> **YOUR OBJECTIVE**:
Copy, word for word, the lines below from the one containing "bathroom featuring tiled" up to and including the one containing "various meat and", with pictures left out.

> **GIVEN DATA**:
▼
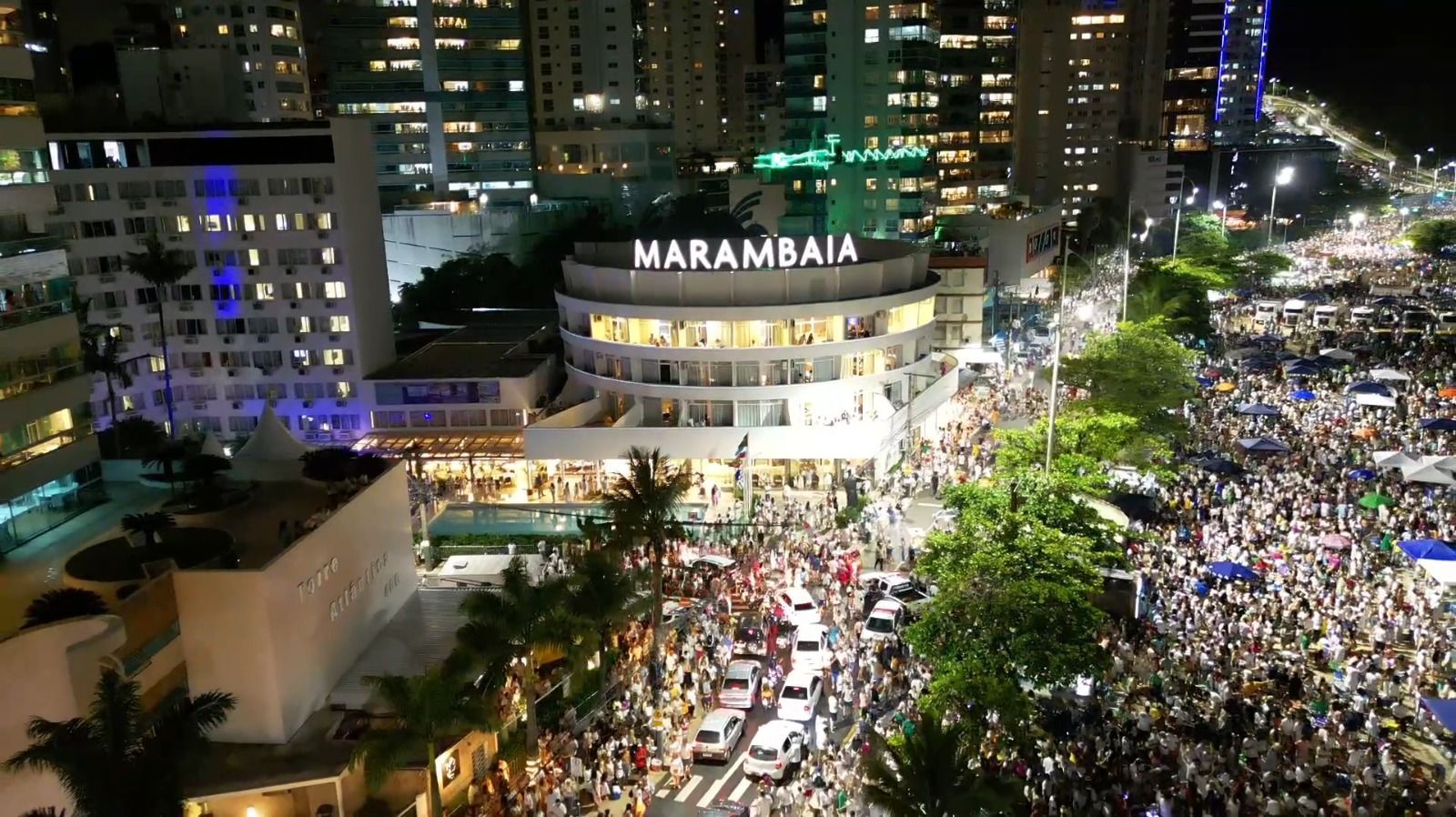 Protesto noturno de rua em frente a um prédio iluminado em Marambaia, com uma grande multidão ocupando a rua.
▲
▼
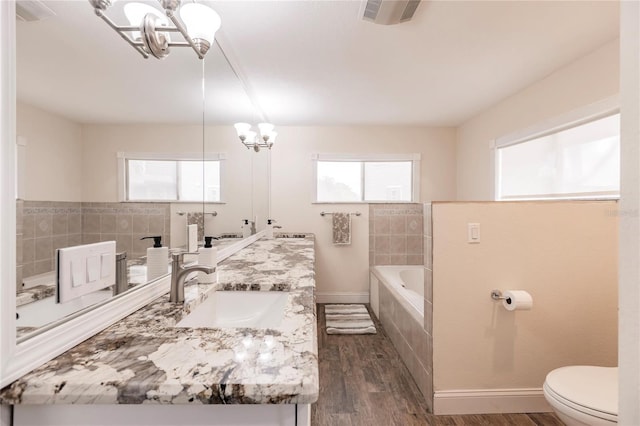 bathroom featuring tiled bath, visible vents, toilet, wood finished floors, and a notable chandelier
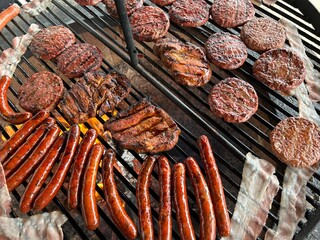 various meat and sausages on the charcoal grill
▲
▼
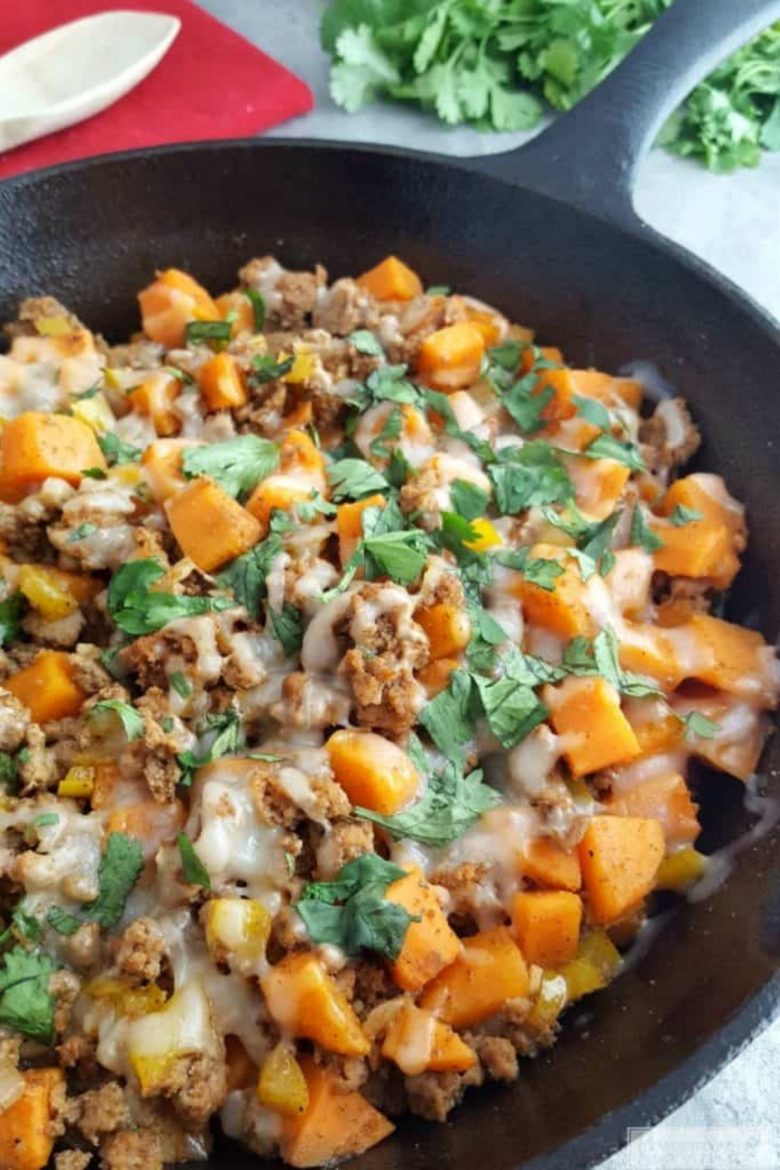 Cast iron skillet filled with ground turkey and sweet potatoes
▲
> **EXERCISE OUTPUT**:
 bathroom featuring tiled bath, visible vents, toilet, wood finished floors, and a notable chandelier
 various meat and sausages on the charcoal grill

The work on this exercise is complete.